* _WRITTEN PROBLEM_
Revise the entries from the line containing "In this scene" through the line containing "6234 millimetres", changing "lens" to "camera" and keeping everything else the same. Return only those lines.

┌─ DATA EXCERPTS

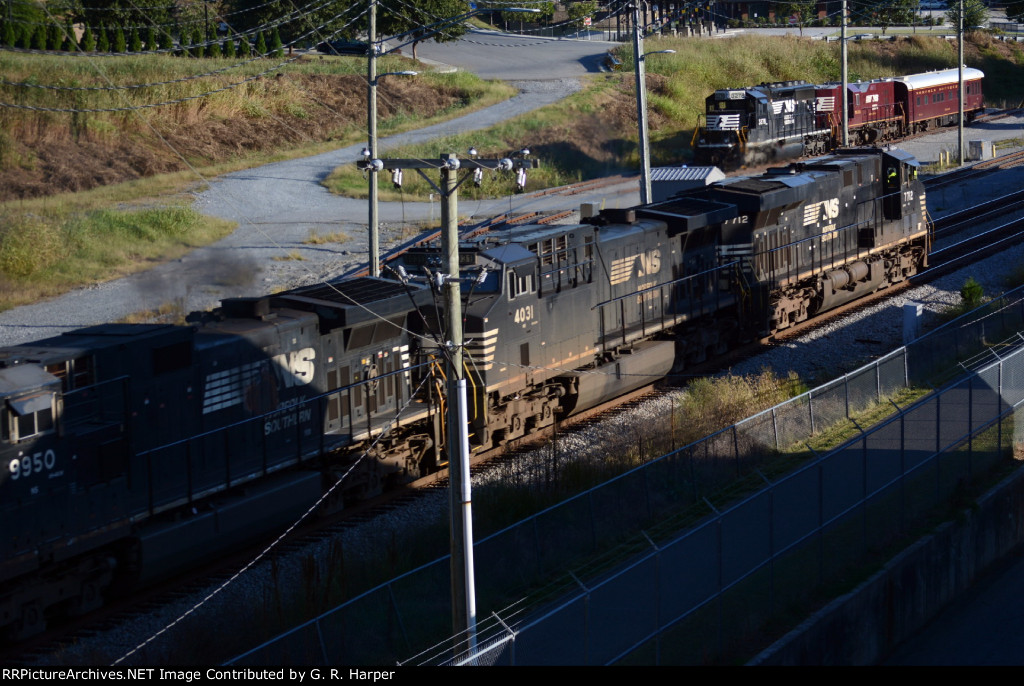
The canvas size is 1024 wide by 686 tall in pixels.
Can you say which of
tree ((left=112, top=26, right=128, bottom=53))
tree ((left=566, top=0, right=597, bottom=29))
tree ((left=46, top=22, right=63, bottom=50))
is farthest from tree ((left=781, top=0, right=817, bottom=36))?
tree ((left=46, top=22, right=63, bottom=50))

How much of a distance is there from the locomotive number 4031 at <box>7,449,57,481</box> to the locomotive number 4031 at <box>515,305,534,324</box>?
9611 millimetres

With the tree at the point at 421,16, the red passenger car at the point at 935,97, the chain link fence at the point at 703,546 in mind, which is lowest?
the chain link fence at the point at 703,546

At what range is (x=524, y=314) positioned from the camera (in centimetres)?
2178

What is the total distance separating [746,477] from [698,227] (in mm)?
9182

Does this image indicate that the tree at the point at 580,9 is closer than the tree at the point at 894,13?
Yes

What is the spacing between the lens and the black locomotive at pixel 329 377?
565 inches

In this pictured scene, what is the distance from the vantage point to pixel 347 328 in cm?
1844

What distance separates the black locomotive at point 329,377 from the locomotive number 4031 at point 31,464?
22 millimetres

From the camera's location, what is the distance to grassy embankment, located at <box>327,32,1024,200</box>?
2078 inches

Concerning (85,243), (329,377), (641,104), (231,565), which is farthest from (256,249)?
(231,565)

└─
┌─ DATA EXCERPTS

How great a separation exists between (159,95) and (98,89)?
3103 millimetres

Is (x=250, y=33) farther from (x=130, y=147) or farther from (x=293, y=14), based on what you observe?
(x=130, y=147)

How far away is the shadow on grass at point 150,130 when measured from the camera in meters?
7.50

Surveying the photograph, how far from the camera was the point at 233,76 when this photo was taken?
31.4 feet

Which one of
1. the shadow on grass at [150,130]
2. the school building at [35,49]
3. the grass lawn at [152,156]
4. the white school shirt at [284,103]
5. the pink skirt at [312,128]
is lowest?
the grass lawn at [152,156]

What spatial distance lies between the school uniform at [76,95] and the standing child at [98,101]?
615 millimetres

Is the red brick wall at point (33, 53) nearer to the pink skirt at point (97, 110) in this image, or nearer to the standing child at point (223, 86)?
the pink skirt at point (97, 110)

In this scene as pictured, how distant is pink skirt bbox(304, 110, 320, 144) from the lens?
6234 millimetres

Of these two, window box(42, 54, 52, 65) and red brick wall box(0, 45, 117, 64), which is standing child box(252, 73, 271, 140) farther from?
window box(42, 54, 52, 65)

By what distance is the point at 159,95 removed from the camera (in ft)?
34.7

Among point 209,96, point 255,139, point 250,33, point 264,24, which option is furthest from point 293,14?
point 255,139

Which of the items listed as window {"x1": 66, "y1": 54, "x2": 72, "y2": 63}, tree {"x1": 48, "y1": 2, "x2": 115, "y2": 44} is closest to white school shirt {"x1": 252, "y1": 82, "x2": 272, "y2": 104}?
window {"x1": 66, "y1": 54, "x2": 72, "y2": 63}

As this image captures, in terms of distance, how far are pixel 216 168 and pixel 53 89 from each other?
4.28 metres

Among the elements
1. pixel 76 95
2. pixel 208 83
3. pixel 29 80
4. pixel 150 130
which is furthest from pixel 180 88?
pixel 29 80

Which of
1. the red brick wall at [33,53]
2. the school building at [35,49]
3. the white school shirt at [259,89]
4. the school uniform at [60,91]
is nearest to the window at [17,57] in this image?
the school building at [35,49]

└─

* _RESPONSE TO THIS EXERCISE_
In this scene as pictured, how distant is pink skirt bbox(304, 110, 320, 144) from the camera?
6234 millimetres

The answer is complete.